[Data lines]
+ + + + + + +
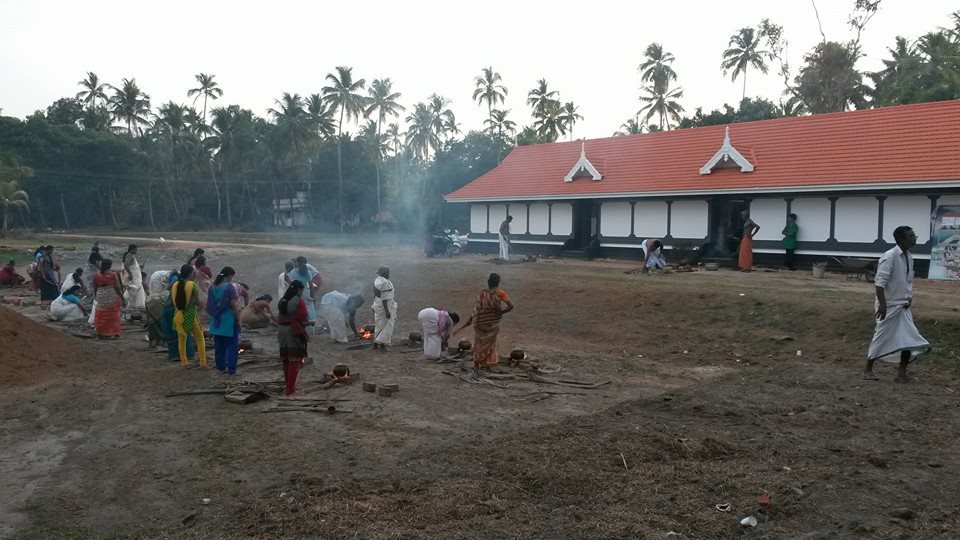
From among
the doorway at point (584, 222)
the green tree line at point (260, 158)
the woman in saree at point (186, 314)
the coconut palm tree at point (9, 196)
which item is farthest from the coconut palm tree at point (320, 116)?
the woman in saree at point (186, 314)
+ + + + + + +
▸ **What is being asked**
Put every line of text from the rows above into a JSON list of strings, one string per line, skipping any blank lines. Leave the pictures out.

▸ **Worked answer**
[
  "From among",
  "the doorway at point (584, 222)",
  "the green tree line at point (260, 158)",
  "the woman in saree at point (186, 314)",
  "the coconut palm tree at point (9, 196)",
  "which item is farthest from the coconut palm tree at point (320, 116)?",
  "the woman in saree at point (186, 314)"
]